> [PROBLEM DESCRIPTION]: List every line of the rows below that contains the string "weathered". Match case exactly.

> [RECORD SET]:
*****
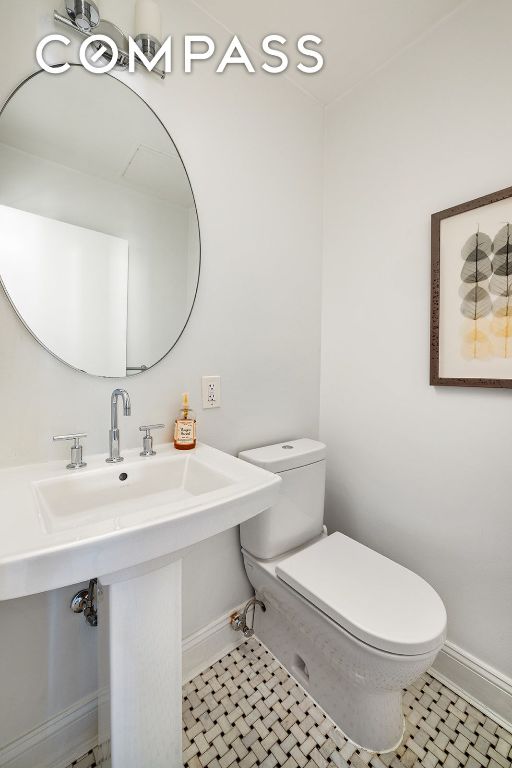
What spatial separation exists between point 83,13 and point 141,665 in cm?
164

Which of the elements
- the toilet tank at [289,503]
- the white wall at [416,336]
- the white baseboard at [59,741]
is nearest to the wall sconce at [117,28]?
the white wall at [416,336]

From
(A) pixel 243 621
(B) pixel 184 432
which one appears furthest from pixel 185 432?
(A) pixel 243 621

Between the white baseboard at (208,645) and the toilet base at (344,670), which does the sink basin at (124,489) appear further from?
the white baseboard at (208,645)

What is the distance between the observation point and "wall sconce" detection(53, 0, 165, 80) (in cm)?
85

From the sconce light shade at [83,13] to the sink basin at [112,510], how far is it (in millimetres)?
1197

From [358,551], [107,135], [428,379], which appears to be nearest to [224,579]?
[358,551]

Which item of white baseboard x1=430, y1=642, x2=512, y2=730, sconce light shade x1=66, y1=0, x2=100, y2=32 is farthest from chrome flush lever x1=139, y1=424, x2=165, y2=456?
white baseboard x1=430, y1=642, x2=512, y2=730

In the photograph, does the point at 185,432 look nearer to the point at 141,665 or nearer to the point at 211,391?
the point at 211,391

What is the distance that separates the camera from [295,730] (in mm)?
1001

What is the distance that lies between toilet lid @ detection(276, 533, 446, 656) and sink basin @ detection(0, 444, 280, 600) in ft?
1.35

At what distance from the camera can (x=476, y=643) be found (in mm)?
1109

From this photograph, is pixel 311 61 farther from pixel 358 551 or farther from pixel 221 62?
pixel 358 551

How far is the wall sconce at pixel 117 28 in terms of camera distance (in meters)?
0.85

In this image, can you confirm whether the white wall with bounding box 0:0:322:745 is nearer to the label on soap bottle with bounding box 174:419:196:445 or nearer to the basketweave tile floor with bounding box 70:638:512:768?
the label on soap bottle with bounding box 174:419:196:445
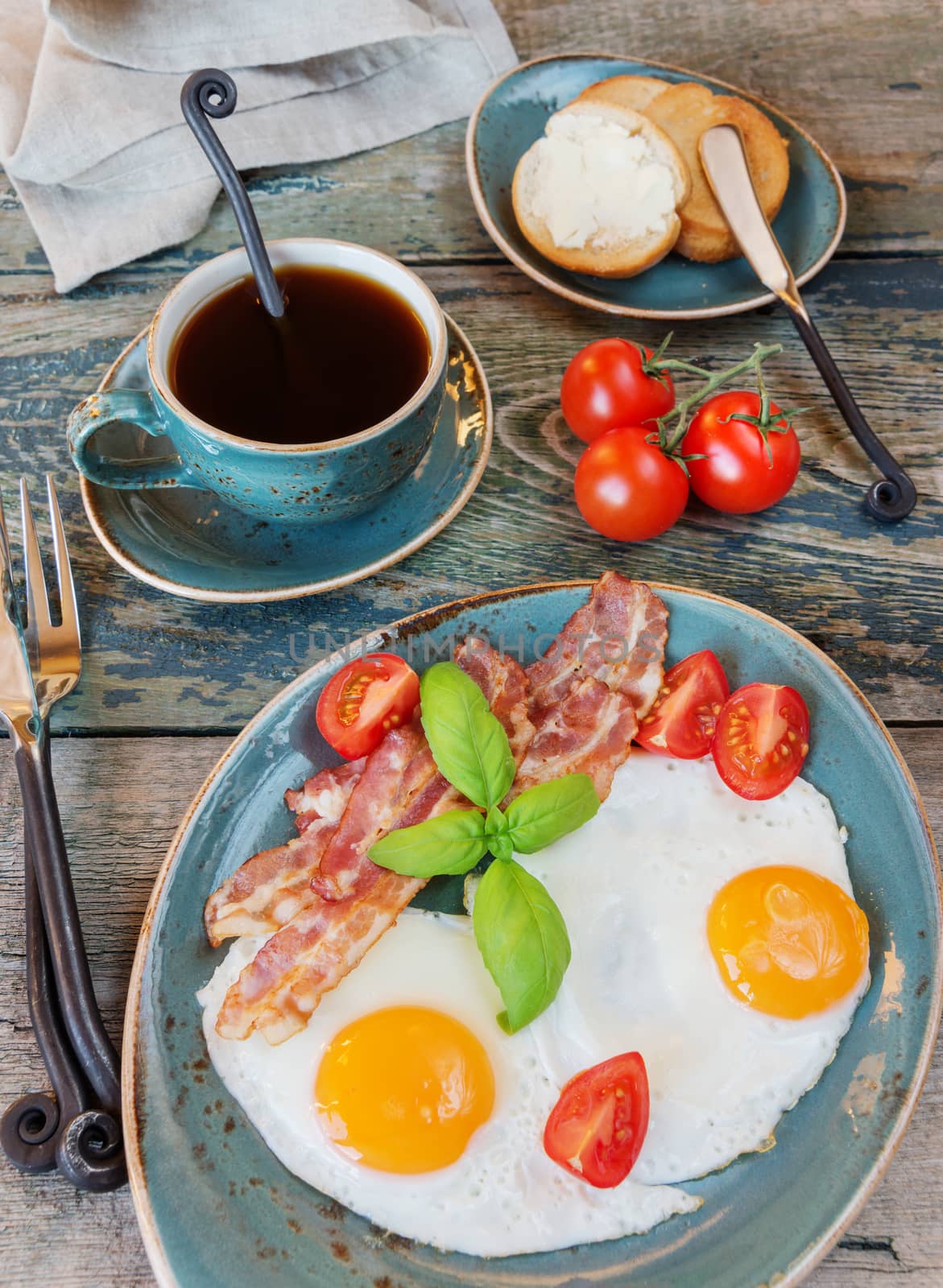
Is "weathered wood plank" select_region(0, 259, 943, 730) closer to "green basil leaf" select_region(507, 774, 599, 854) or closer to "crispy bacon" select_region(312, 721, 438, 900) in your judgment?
"crispy bacon" select_region(312, 721, 438, 900)

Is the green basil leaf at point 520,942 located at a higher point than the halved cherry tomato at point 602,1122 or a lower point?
higher

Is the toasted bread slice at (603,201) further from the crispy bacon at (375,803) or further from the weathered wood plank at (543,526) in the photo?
the crispy bacon at (375,803)

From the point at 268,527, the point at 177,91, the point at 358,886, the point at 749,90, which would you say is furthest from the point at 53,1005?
the point at 749,90

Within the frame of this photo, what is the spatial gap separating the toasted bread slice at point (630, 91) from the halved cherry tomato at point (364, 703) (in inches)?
57.6

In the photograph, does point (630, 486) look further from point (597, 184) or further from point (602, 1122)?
point (602, 1122)

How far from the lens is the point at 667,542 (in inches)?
77.9

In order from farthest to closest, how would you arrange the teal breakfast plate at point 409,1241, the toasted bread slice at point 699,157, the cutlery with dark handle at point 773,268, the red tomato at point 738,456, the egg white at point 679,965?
the toasted bread slice at point 699,157 → the cutlery with dark handle at point 773,268 → the red tomato at point 738,456 → the egg white at point 679,965 → the teal breakfast plate at point 409,1241

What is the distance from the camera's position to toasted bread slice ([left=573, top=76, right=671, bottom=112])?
220 centimetres

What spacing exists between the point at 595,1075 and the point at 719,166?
1846mm

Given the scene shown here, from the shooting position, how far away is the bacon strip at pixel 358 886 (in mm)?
1403

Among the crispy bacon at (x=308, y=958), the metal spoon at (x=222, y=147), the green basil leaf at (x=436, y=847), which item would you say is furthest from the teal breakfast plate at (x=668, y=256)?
the crispy bacon at (x=308, y=958)

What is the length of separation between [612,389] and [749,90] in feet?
3.92

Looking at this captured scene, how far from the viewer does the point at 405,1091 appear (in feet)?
4.47

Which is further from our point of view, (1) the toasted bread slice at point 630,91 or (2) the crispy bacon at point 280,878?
(1) the toasted bread slice at point 630,91
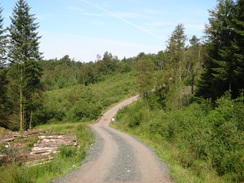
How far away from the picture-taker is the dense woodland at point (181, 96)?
1168cm

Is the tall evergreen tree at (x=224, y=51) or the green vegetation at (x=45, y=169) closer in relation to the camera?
the green vegetation at (x=45, y=169)

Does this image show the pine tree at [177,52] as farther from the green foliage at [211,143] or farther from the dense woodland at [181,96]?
the green foliage at [211,143]

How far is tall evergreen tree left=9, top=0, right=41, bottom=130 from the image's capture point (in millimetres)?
27094

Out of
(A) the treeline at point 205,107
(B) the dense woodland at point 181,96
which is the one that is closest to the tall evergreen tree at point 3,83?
(B) the dense woodland at point 181,96

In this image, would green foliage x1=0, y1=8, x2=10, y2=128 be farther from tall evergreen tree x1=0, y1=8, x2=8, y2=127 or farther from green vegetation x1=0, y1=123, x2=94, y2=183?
green vegetation x1=0, y1=123, x2=94, y2=183

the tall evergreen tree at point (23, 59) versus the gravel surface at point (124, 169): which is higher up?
the tall evergreen tree at point (23, 59)

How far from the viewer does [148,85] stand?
111 feet

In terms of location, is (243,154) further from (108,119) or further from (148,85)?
(108,119)

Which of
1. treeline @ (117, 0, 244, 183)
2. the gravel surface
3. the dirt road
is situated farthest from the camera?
treeline @ (117, 0, 244, 183)

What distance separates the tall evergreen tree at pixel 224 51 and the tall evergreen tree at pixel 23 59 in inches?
971

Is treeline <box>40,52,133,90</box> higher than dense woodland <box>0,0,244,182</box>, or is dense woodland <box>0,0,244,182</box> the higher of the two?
treeline <box>40,52,133,90</box>

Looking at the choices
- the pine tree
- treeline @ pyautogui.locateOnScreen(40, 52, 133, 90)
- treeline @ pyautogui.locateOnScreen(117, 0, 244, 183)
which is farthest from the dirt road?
treeline @ pyautogui.locateOnScreen(40, 52, 133, 90)

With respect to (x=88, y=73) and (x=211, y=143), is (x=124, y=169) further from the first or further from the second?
(x=88, y=73)

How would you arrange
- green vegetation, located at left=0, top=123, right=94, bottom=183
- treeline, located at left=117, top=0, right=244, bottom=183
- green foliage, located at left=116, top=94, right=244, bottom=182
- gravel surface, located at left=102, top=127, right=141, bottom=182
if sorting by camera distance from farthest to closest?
treeline, located at left=117, top=0, right=244, bottom=183
green foliage, located at left=116, top=94, right=244, bottom=182
gravel surface, located at left=102, top=127, right=141, bottom=182
green vegetation, located at left=0, top=123, right=94, bottom=183
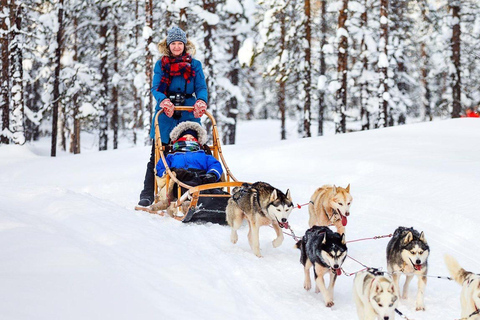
*****
> [TASK OUTPUT]:
Is "weathered wood plank" select_region(0, 259, 943, 730) closer to "green basil leaf" select_region(507, 774, 599, 854) or closer to "crispy bacon" select_region(312, 721, 438, 900) in your judgment?
Is the toasted bread slice at (603,201) further from the crispy bacon at (375,803) or further from the weathered wood plank at (543,526) in the photo?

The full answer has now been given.